Free Birds in the Bayou

402 3 17
                                    


RYAN

"If you're a man in America, and you have a great divorce lawyer, you get the kids every other week. If you have a decent divorce lawyer, you get them on the weekends. If you have a bad divorce lawyer, you get them a week of every month. If you have my divorce lawyer, you get them for one month every year before school starts, and no contact until then. You know, I sympathize with women activists in this country, I really do. It makes no sense that half the population had to claw through hundreds of years of bullshit just to finally be treated like a proper human. But if you ask one of these militant feminists -who, by the way, I usually agree with-, if you ask one of these feminists about how bad a man in America gets fucked by the divorce courts, they don't have an answer for you. You know, if you spend enough time being the victim, I guess it's hard to recognize when you're victimizing someone. Or maybe I was just always a victim. A victim of my own shit decisions and weakness."

Dave withdrew the glass of whisky he was about to serve me. "Would this be one of those shit decisions, Ryan?" He asked me.

"Why do you say that?"

He pointed to the clock behind the bar. "It's nine in the morning."

"It's also a Saturday."

"Every day's been a Saturday since you got laid off, and you've spent every one of them right on that stool." He opened the register for effect, "Is your entire severance package in here?"

"So what if it is?" I snapped. "The kids are eighteen, so no more child support payments. I'm a free man!"

"You sound overjoyed."

I glowered at him. "Just gimme the damn drink, Dave."

"Look Ryan, I've been in this shithole long enough to know when a man's drinking to get the day started. If you want to become an alcoholic, then go full-tilt and start drinking alone in your goddamn whitie-tighties, but I'm not gonna stand here and watch you drown day after day knowing I poured you the first glass." He pulled the glass away, "From now on, you're money's no good here until after noon."

"Ah, piss off. You ain't my goddamn priest." I grumbled, getting off the stool.

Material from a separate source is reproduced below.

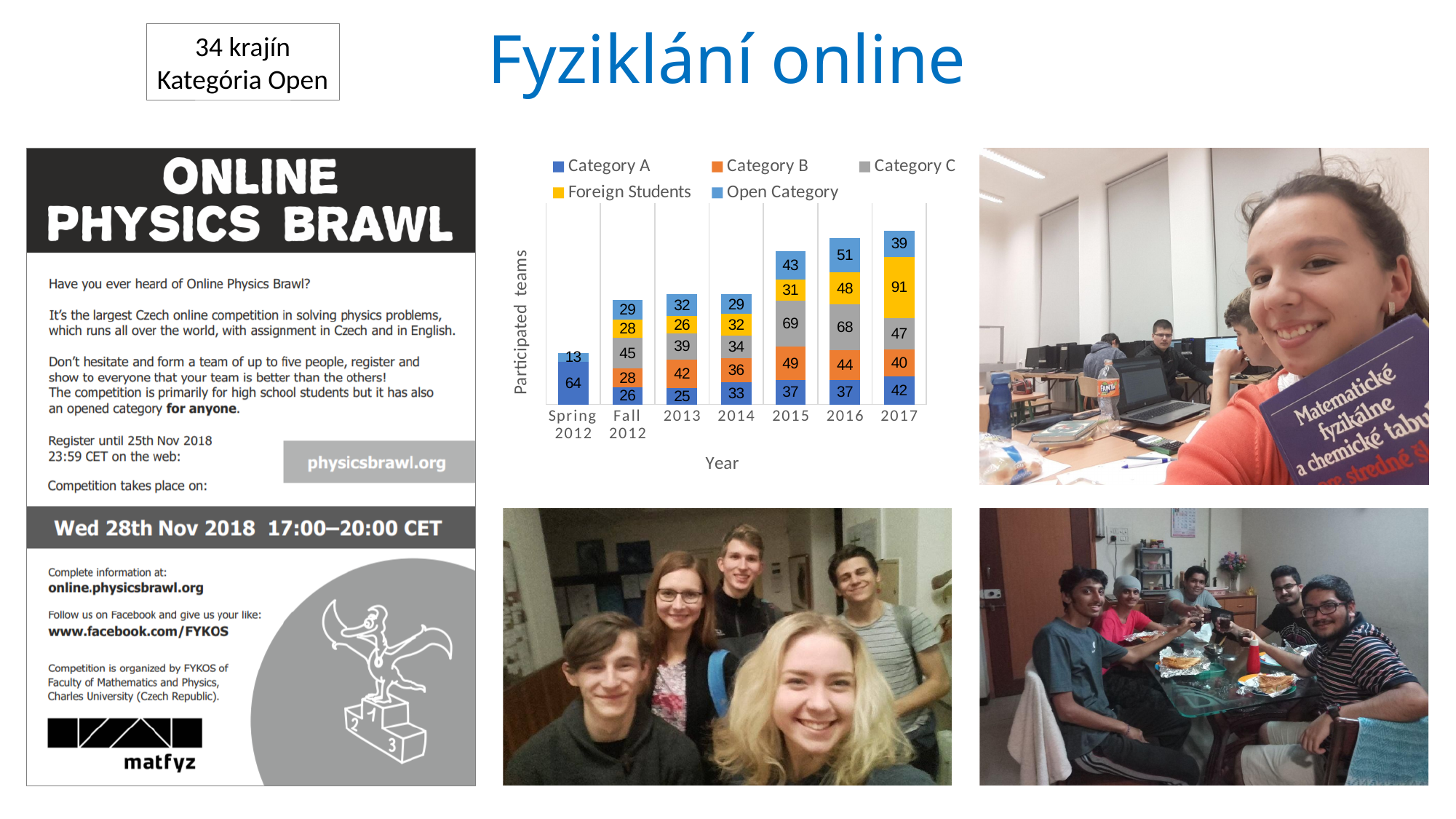
How many years (categories) are shown on the x axis of the chart? 7 What is the value for Category A in Spring 2012? 64 In which year is the Foreign Students value highest? 2017 What kind of chart is shown on the slide? stacked bar chart Which is larger, the Category C value in 2016 or the Category C value in 2017? 2016 What is the value for Open Category in 2016? 51 What is the value for Category C in 2015? 69 What is the difference between the Category B values in 2015 and 2014? 13 In which year is the Category A value lowest? 2013 What is the total number of participated teams in 2017 (sum of all segments)? 259 How many series does the chart legend list? 5 What is the value for Foreign Students in 2017? 91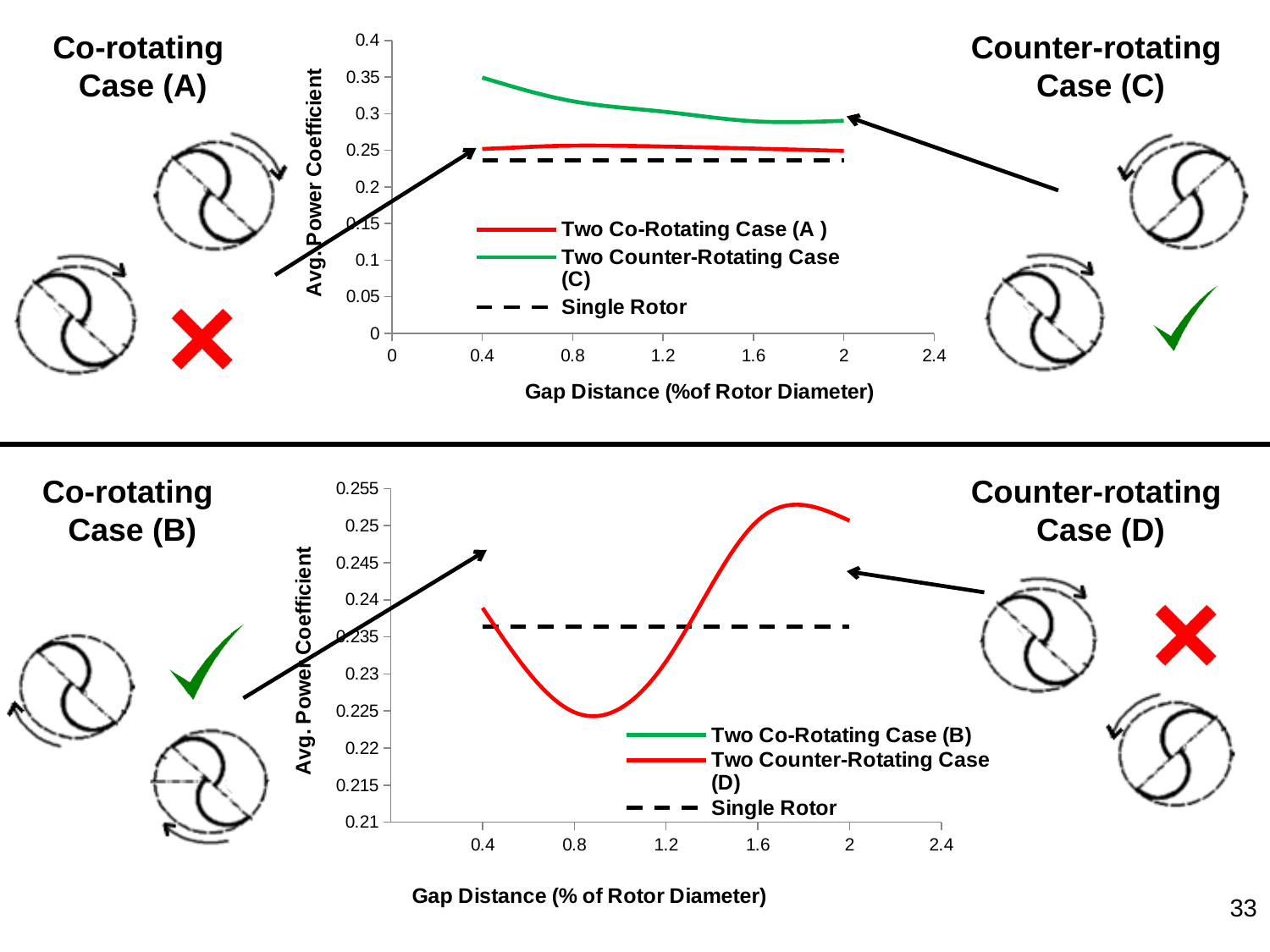
In the top chart, does the Two Counter-Rotating Case (C) line rise or fall as gap distance increases from 0.4 to 2? fall In the top chart, is the value of Two Counter-Rotating Case (C) at a gap distance of 0.4 greater or less than 0.3? greater In the bottom chart, is the value of Two Counter-Rotating Case (D) at a gap distance of 2 greater or less than 0.245? greater In the top chart, which series has the higher value at a gap distance of 0.4: Two Co-Rotating Case (A) or Two Counter-Rotating Case (C)? Two Counter-Rotating Case (C) In the bottom chart, is the value of Two Counter-Rotating Case (D) at a gap distance of 0.8 greater or less than 0.23? less What kind of chart is the bottom chart on the slide? line chart What kind of chart is the top chart on the slide? line chart How many series does the legend of the top chart list? 3 What is the y-axis title of the top chart? Avg. Power Coefficient In the top chart, which series is drawn as a dashed black line? Single Rotor How many series does the legend of the bottom chart list? 3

"But I am your goddamn friend." He crossed his arms, "You say you never gave a shit about that job at the mill, but you've been nothing but miserable since they canned you."

I looked to my left, making sure that the bar was empty. Then I looked at Dave, and sighed. "It ain't the job, Dave. I never gave a shit about that job, and I still don't. It's..." I twirled my hand, searching for the words, "My girls are grown now, and I've seen them a grand total of a year since they were five. They're headed off to school on the other side of the country, and..." I chewed on my lip, "I had prospects, you know? After the divorce, I could've gotten ten different jobs –real jobs- in Phoenix, but I stayed here, because this is where my girls were. I put my whole life in a goddamn holding pattern for twelve years, and now it's over!"

I yelled the last words to cover up the sob in my throat. They echoed throughout the room, bouncing off the implacable stare of Dave Farmstead. "The holding pattern, or your life?" He asked.

I shrugged. "Somewhere down the line, the holding pattern became my life. I don't know, man; you keep waiting for the future, then you realize it's behind you, it happened, and it wasn't nothing like it was supposed to be."

Dave looked at the glass of whiskey he'd pulled from me. "You're daughters are coming today, ain't they?"

"Yeah." I breathed it out like a confession.